EPA recently requested delays of two other regulatory measures significant to refiners and petrochemical manufacturers. The agency asked a federal court in December for a 15-month extension to issue the Maximum Achievable Control Technology (MACT) rules for industrial boilers. There are still unresolved questions regarding how natural gas usage at petrochemical facilities will be treated under the boiler MACT rules, and the delay will allow time for those uncertainties to be addressed.
EPA also announced in December that the agency was again delaying its decision on tightening limits for ground-level ozone. EPA issued a proposal in January 2009 to tighten the national ambient air quality standard (NAAQS) for ozone from its current level of 75 parts per billion to between 60 and 70 parts per billion, but has postponed a final decision several times.
The agency currently plans to make its final ozone NAAQS determination in July. A reduction from the current standard to one within EPA’s proposed range will put large portions of the
NPRA members continue to work with the Department of Homeland Security towards full implementation of the Chemical Facility Anti-Terrorism Standards (CFATS) program, and are engaged in ensuring that the inspection process runs smoothly. Congress has extended CFATS, which was set to expire in October 2010, through October 2011.
NPRA supports making the current CFATS program permanent, without modifications to include an “Inherently Safer Technology” (IST) provision. IST is a concept created by the chemical industry and developed by professional chemical engineers, not a technique that can be imposed by mandate. Legislative proposals to require IST are simply thinly veiled, politically motivated attempts to force product substitution under the false pretense of security.

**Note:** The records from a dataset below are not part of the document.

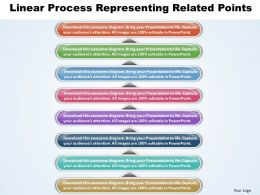 Business PowerPoint Templates linear process representing related points Sales PPT Slides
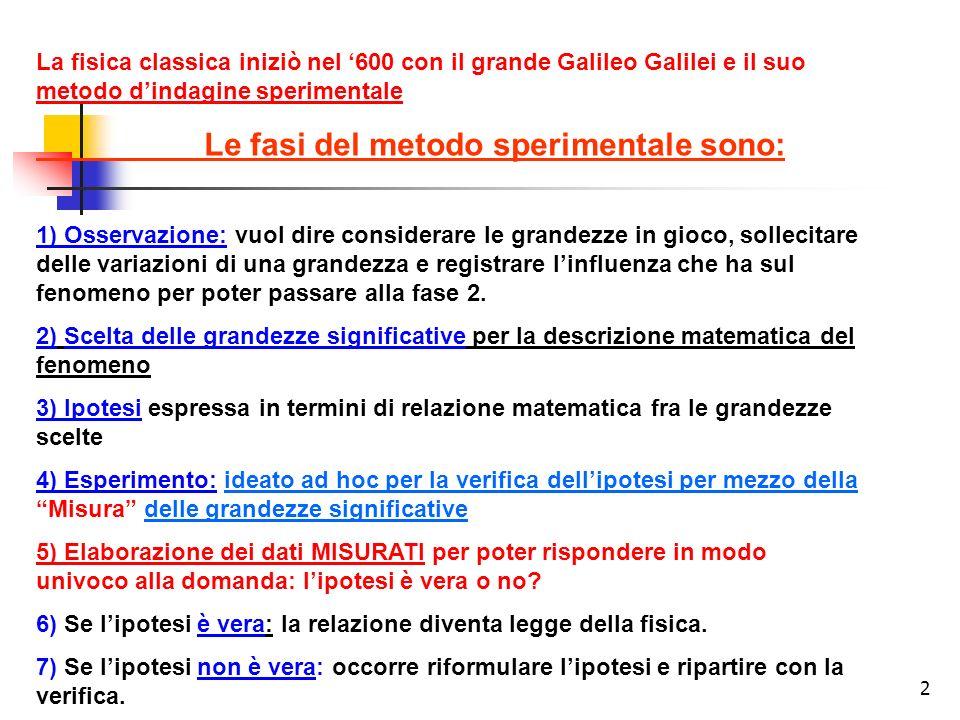 2 La fisica classica iniziò nel 600 con il grande Galileo Galilei e il suo metodo dindagine sperimentale Le fasi del metodo sperimentale sono: 1) Osse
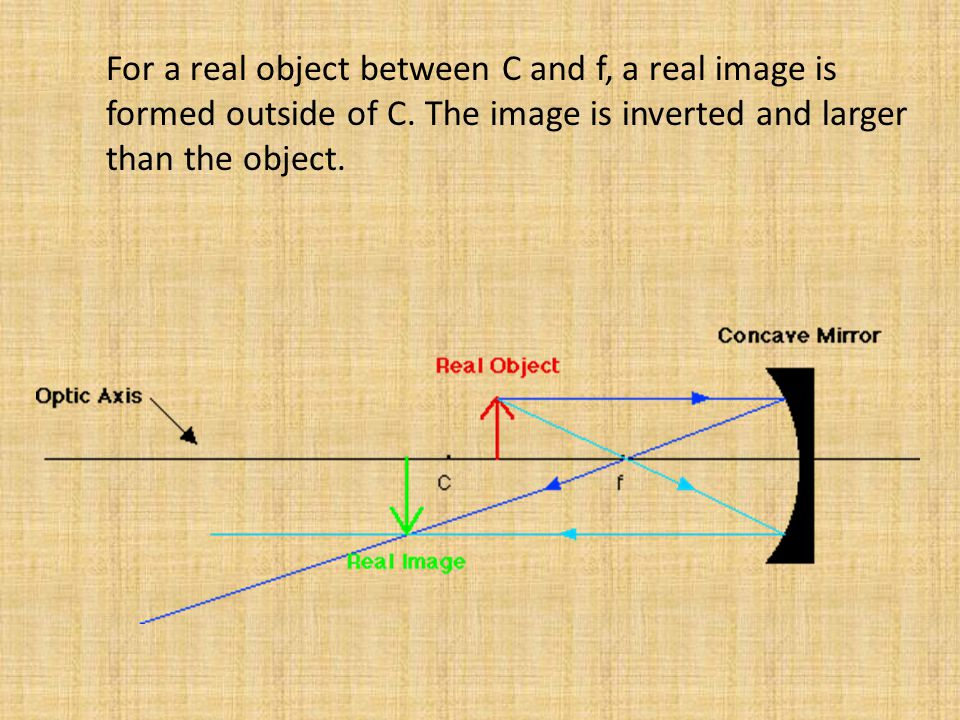 Convex Mirrors Curves outward Reduces images Virtual images – Use: Rear view mirrors, store security… CAUTION.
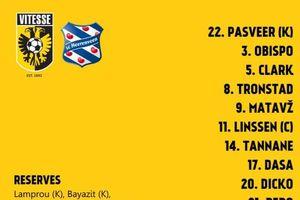 Vitesse 4-2 Heerenveen: Thảm họa hàng phòng ngự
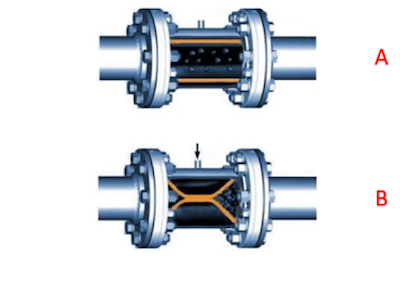 Operating principle of a pinch valve: Open position (A) and Closed Position (B)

While proposals to overhaul the Toxic Substances Control Act were debated in both chambers of Congress in 2010, no legislation was finally considered for passage into law. NPRA remains fully supportive of responsible modernization of our nation’s chemicals risk management policy. The proposals put forward during the 111th Congress, however, were not effective or reasoned approaches toward updating TSCA.
Although it’s unclear whether Congress will take up legislation in 2011, members of both chambers have indicated they are willing to work with industry stakeholders as they consider efforts to modernize TSCA.
European nations are still in the process of implementing the Registration, Evaluation and Authorisation of Chemicals (REACH) program. More than 24,000 registration dossiers were submitted during the first round of registrations, which ended Nov. 30.
The months ahead will provide a clearer indication of REACH’s viability, but European chemical manufacturers continue to express concerns about the program. NPRA views REACH to be a costly, unwieldy and unnecessary social experiment, and we will continue our efforts to ensure that a REACH-like approach does not become the basis for chemicals policy modernization in the United States.
Our goal is to ensure that policymakers are armed with the information they need to make decisions that will move us forward. In so doing, NPRA will continue to support sound, responsible energy and environmental policies that allow our members to manufacture the products vital to our economy and our way of life.